Image the blot on your machine of choice. We utilize the Bio-Rad ChemiDoc MP Imaging system with the Chemi Hi Sensitivity setting and 10 seconds of imaging time initially. If the image is saturated (red bands) then we use the Chemi Hi-Resolution setting with the optimized exposure time. If the initial 10 s image was not visible, we do a 60 s high sensitivity image.

The exposure time can be adjusted as needed to obtain the best image that contains no overexposed (saturated) bands.

One of the advantages of the ChemiDoc MP is that we are able to take a multichannel image with the stain-free and either the Chemi Hi Sensitivity or Hi-Resolution setting to get an image of the chemiluminescent protein bands of interest overlaid with the stain-free prestained protein markers.

Although the other proteins on the membrane will also show up with the stain-free image, the chemiluminescent signal shows up on a different channel. Verify the molecular weight of the band of interest based on the multichannel image.

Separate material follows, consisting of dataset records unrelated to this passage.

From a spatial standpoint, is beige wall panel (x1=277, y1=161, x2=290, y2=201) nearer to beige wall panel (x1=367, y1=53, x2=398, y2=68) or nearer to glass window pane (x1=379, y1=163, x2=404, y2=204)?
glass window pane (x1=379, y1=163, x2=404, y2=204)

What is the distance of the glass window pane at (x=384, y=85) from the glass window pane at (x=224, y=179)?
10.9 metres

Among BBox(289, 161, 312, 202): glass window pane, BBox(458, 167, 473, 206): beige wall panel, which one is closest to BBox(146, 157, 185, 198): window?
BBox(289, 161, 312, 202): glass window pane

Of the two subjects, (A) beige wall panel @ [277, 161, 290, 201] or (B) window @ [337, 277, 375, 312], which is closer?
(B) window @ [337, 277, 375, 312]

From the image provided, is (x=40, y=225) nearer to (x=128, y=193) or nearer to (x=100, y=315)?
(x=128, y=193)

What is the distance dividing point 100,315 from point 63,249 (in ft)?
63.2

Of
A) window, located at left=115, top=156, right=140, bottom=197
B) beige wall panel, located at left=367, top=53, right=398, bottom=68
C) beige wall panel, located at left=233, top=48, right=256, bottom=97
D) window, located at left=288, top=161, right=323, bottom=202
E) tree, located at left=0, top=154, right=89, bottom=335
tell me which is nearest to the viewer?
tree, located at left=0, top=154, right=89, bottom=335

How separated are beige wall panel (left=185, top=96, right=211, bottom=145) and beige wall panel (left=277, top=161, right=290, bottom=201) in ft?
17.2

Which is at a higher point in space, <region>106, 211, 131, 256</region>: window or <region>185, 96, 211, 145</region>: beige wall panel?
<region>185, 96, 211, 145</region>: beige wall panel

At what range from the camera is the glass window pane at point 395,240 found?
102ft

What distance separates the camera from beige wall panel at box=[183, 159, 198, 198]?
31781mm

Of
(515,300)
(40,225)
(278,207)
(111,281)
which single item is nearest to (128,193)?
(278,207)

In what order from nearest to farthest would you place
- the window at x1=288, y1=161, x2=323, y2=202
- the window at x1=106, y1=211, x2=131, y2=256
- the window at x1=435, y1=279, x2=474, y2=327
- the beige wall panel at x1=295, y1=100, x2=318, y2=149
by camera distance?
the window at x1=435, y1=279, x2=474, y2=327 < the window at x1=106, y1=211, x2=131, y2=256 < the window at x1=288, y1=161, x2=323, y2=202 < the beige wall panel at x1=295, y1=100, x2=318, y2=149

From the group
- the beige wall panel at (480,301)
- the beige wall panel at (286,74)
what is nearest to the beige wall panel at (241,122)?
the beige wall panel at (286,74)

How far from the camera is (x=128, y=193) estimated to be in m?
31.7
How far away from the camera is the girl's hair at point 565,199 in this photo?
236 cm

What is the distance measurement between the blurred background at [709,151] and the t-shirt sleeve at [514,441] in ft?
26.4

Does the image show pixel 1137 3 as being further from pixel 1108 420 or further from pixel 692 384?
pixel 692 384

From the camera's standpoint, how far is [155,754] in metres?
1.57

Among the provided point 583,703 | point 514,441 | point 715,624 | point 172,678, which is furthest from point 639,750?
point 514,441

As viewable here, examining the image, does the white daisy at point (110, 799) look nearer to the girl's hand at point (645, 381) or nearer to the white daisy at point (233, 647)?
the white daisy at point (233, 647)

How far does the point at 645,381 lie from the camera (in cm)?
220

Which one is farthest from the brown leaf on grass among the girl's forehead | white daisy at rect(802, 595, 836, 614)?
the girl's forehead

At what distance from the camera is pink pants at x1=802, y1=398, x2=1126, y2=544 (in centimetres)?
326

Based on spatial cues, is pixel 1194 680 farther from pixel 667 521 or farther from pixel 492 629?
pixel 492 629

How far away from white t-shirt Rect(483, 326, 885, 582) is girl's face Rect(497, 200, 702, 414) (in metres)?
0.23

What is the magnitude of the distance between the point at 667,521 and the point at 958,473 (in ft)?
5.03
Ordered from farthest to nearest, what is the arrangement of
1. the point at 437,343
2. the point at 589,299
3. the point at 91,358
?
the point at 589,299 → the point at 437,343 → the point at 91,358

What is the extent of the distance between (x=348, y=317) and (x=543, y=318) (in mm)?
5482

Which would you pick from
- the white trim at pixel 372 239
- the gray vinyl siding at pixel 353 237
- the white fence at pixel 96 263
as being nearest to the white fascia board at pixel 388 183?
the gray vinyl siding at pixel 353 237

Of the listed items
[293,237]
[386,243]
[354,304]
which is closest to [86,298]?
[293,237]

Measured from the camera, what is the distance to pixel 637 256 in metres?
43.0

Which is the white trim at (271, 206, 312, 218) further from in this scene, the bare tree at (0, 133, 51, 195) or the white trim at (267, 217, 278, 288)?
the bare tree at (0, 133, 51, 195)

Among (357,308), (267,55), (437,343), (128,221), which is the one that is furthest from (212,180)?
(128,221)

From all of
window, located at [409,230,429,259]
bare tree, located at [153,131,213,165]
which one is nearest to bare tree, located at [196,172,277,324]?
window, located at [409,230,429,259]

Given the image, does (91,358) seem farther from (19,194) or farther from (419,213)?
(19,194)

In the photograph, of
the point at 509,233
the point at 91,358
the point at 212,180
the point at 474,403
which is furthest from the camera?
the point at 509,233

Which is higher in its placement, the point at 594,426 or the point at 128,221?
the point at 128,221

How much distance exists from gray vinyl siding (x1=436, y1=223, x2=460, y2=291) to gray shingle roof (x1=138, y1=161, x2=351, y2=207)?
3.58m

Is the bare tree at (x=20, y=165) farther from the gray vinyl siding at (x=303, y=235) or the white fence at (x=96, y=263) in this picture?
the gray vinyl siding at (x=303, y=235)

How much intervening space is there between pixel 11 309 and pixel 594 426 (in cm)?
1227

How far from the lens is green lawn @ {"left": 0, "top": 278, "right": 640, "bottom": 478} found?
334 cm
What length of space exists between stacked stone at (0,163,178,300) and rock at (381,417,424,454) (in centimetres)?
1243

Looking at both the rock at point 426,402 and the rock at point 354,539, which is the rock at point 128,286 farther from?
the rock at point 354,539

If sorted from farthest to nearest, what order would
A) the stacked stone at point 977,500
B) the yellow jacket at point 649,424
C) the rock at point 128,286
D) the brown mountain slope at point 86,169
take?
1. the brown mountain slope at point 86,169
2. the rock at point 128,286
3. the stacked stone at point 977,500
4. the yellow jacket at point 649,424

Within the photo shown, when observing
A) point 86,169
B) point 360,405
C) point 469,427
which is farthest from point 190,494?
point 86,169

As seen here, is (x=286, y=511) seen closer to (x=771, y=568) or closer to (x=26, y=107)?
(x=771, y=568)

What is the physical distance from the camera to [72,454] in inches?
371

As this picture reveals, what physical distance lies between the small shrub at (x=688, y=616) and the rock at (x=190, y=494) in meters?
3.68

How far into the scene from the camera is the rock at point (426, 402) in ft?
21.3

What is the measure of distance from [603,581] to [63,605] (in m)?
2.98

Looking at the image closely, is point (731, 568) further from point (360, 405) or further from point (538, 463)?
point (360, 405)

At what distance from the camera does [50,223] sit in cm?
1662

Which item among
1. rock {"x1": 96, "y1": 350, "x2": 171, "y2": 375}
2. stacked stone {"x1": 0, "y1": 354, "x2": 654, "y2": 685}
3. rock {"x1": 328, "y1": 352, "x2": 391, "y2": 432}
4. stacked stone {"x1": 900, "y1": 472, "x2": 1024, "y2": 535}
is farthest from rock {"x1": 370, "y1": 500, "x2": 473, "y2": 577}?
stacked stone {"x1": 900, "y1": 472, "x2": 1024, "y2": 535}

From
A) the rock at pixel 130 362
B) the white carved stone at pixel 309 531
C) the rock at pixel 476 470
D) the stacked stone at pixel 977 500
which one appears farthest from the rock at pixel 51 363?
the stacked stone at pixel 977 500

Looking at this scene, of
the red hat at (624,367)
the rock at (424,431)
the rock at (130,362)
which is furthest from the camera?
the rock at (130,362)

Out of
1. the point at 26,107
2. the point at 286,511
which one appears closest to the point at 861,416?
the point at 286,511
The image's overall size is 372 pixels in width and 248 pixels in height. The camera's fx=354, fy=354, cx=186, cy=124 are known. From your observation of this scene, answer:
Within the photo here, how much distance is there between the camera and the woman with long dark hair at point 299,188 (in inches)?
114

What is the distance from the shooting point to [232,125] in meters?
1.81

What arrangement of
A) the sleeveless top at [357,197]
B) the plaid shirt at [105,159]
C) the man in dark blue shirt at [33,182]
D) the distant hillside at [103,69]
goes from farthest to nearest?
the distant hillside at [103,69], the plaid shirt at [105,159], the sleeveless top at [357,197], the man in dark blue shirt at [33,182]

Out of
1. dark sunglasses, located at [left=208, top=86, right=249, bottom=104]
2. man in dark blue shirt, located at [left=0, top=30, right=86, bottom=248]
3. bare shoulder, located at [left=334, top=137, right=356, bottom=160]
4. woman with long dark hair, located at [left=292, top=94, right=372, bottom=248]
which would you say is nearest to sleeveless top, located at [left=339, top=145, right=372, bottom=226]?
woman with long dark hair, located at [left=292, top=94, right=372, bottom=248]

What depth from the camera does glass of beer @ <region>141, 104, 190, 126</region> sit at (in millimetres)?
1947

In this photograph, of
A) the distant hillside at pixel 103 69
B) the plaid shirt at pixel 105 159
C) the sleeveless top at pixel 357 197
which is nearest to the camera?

After you get your great looking blots you may want to quantify your results.

A major concern of western blot quantification is the difficulty associated with determining saturated signals. This is especially problematic when using film. It is recommended that a digital imager be used (many universities now have digital imagers so try to find a lab that has one). Please read the manufacturer’s recommendation on how to use the specific imager you are using as well as do a google search for problems with quantification using the software that you will use to quantify. Unfortunately, after getting great blots some researchers do inaccurate quantification of their results. Invest your time to learn how to quantify the signals accurately.

Sit back and enjoy your Western blotting results.